• What you should do: Extract every one of the records below and reproduce each word for word, changing nothing.

Begin Given data

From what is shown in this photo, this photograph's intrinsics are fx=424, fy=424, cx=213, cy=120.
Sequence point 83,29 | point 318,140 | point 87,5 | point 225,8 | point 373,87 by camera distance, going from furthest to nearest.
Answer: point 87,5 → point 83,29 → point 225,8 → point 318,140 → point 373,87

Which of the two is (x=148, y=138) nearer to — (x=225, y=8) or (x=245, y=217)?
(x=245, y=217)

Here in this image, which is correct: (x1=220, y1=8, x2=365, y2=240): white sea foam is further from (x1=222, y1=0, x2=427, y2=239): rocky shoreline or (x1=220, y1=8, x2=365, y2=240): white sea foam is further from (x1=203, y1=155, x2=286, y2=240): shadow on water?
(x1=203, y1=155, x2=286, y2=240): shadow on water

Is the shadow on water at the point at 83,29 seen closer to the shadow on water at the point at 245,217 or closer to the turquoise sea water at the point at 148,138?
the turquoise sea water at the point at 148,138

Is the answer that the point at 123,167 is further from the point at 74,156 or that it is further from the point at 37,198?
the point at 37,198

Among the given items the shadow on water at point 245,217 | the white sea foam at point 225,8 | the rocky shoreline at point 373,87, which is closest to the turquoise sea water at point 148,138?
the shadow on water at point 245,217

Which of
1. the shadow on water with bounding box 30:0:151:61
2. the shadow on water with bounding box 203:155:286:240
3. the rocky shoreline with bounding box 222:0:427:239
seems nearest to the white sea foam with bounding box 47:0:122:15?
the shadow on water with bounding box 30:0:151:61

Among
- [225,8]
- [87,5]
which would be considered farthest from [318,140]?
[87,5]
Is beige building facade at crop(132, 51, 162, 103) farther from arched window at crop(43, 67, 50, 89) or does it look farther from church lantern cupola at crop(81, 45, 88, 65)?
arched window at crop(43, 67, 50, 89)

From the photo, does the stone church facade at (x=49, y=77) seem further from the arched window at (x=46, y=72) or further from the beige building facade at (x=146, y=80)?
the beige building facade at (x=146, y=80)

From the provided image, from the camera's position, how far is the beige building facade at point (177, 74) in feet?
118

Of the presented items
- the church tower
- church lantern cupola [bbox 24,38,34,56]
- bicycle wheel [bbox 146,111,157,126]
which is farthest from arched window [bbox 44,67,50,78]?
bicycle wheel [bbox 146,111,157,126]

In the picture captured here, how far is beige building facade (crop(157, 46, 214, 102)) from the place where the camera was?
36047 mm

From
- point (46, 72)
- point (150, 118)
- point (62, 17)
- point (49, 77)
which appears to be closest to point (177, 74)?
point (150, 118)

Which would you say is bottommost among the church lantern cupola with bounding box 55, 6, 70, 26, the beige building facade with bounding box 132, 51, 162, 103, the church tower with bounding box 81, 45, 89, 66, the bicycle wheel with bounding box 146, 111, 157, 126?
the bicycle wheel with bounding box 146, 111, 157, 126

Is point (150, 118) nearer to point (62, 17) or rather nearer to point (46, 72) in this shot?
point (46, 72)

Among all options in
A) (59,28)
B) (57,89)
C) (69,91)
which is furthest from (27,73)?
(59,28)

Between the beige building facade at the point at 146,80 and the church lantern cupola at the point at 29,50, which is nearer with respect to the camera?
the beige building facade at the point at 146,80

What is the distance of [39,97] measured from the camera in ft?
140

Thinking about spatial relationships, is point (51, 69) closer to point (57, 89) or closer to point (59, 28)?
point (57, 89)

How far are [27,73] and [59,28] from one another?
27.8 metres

End Given data

• Solution for this problem:
From what is shown in this photo, this photograph's intrinsics are fx=424, fy=424, cx=213, cy=120.
Sequence point 83,29 | point 318,140 | point 87,5 | point 225,8 | point 373,87 by camera distance, going from furthest to nearest.
Answer: point 87,5 → point 83,29 → point 225,8 → point 318,140 → point 373,87

Which of the two is (x=148, y=138) nearer to — (x=225, y=8) or (x=245, y=217)?
(x=245, y=217)

Here in this image, which is correct: (x1=220, y1=8, x2=365, y2=240): white sea foam is further from (x1=222, y1=0, x2=427, y2=239): rocky shoreline or (x1=220, y1=8, x2=365, y2=240): white sea foam is further from (x1=203, y1=155, x2=286, y2=240): shadow on water?
(x1=203, y1=155, x2=286, y2=240): shadow on water

Is the shadow on water at the point at 83,29 seen closer to the shadow on water at the point at 245,217 or closer to the turquoise sea water at the point at 148,138?
the turquoise sea water at the point at 148,138

Is the answer that the point at 123,167 is further from the point at 74,156 or that it is further from the point at 37,198?
the point at 37,198

Among the given items the shadow on water at point 245,217 | the white sea foam at point 225,8 | the rocky shoreline at point 373,87, which is closest to the turquoise sea water at point 148,138?
the shadow on water at point 245,217

Which of
1. the shadow on water with bounding box 30:0:151:61
2. the shadow on water with bounding box 203:155:286:240
3. the rocky shoreline with bounding box 222:0:427:239
seems nearest to the white sea foam with bounding box 47:0:122:15?
the shadow on water with bounding box 30:0:151:61

Among
- [225,8]
- [87,5]
which would be considered farthest from [318,140]?
[87,5]
Is beige building facade at crop(132, 51, 162, 103) farther from arched window at crop(43, 67, 50, 89) or does it look farther from church lantern cupola at crop(81, 45, 88, 65)?
arched window at crop(43, 67, 50, 89)

From the photo, does the stone church facade at (x=49, y=77) seem further from the arched window at (x=46, y=72) or further from the beige building facade at (x=146, y=80)?
the beige building facade at (x=146, y=80)

From the provided image, from the camera's position, how far is the beige building facade at point (177, 74) in feet?
118

Of the presented items
- the church tower
- church lantern cupola [bbox 24,38,34,56]
- bicycle wheel [bbox 146,111,157,126]
which is farthest from arched window [bbox 44,67,50,78]?
bicycle wheel [bbox 146,111,157,126]

In the picture captured here, how far is beige building facade (crop(157, 46, 214, 102)) from the place where the camera was?
36047 mm

From
- point (46, 72)
- point (150, 118)
- point (62, 17)
- point (49, 77)
which appears to be closest to point (177, 74)?
point (150, 118)

Which would you say is bottommost among the church lantern cupola with bounding box 55, 6, 70, 26, the beige building facade with bounding box 132, 51, 162, 103, the church tower with bounding box 81, 45, 89, 66, the bicycle wheel with bounding box 146, 111, 157, 126?
the bicycle wheel with bounding box 146, 111, 157, 126

Is point (150, 118) nearer to point (62, 17) or rather nearer to point (46, 72) in this shot?
point (46, 72)

Among all options in
A) (59,28)
B) (57,89)
C) (69,91)
which is furthest from (27,73)?
(59,28)

Between the beige building facade at the point at 146,80 and the church lantern cupola at the point at 29,50, which is nearer with respect to the camera?
the beige building facade at the point at 146,80

What is the distance of [39,97] measured from the camera in ft?
140

Thinking about spatial relationships, is point (51, 69) closer to point (57, 89) or closer to point (59, 28)?
point (57, 89)

How far are [27,73] and [59,28] from one another?
27.8 metres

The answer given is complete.